Document section.
■ ■ ■
Limits with sine and square roots

[mtayab1994]

Homework Statement

solve the limit: \lim_{x\rightarrow1}\frac{sin(x-1)}{\sqrt{x}-1}

The Attempt at a Solution

Is there a way of how i can solve this without using l'hospital's rule or taylor series?

 

[Ray Vickson]

Homework Statement

solve the limit: \lim_{x\rightarrow1}\frac{sin(x-1)}{\sqrt{x}-1}

The Attempt at a Solution

Is there a way of how i can solve this without using l'hospital's rule or taylor series?

What is wrong with using l'Hospital's rule or Taylor series? Of course, changing to the variable t = \sqrt{x} simplifies the question a lot.

RGV

 

[mtayab1994]

Well i haven't learned l'hospitals rule or taylor's series so i can't use either of them.

 

[micromass]

Multiply numerator and denominator by \sqrt{x}+1.

 

[mtayab1994]

Multiply numerator and denominator by \sqrt{x}+1.

ok i multiplied by √x+1 and i got:

\lim_{x\rightarrow1}\frac{sin(x-1)(\sqrt{x}+1)}{x-1}

now should i cancel the x-1?
■ ■ ■
Data under study.
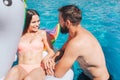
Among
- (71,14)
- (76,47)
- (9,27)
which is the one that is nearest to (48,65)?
(76,47)

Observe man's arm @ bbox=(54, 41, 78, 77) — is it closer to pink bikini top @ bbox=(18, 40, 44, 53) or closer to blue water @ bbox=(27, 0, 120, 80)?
pink bikini top @ bbox=(18, 40, 44, 53)

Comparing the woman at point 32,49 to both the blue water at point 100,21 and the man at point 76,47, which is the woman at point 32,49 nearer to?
the man at point 76,47

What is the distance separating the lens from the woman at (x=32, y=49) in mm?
3566

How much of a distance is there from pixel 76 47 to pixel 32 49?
74 cm

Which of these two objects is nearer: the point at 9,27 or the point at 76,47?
the point at 9,27

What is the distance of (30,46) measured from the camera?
3.77m

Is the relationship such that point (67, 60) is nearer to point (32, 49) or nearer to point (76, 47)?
point (76, 47)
■ ■ ■
The task. Resume the forum thread about the sine and square-root limit, starting after its last post.

Response below.
 

[micromass]

Do you know the limit

\lim_{x\rightarrow 0}\frac{\sin(x)}{x}

 

[mtayab1994]

Do you know the limit

\lim_{x\rightarrow 0}\frac{\sin(x)}{x}

yes it's 1

 

[micromass]

Now, use that to calculate the limit.

 

[mtayab1994]

alright got it now:

\lim_{x\rightarrow1}\frac{sin(x)}{x}*(\sqrt{x}+1)=2

Is that correct?

 

[Mark44]

alright got it now:

\lim_{x\rightarrow1}\frac{sin(x)}{x}*(\sqrt{x}+1)=2

Is that correct?

No.
\lim_{x\to 1}\frac{sin(x)}{x}=\frac{sin(1)}{1} \neq 1

Split your limit into two limits, and then do some fiddling with the first one so that you can use this limit:
\lim_{y \to 0}\frac{sin(y)}{y} = 1

 

[mtayab1994]

No.
\lim_{x\to 1}\frac{sin(x)}{x}=\frac{sin(1)}{1} \neq 1

Split your limit into two limits, and then do some fiddling with the first one so that you can use this limit:
\lim_{y \to 0}\frac{sin(y)}{y} = 1

We still haven't learned how to split a limit into 2 different limits yet.

 

[Mark44]

Are you sure? It's a very basic property of limits, and one that is presented pretty early.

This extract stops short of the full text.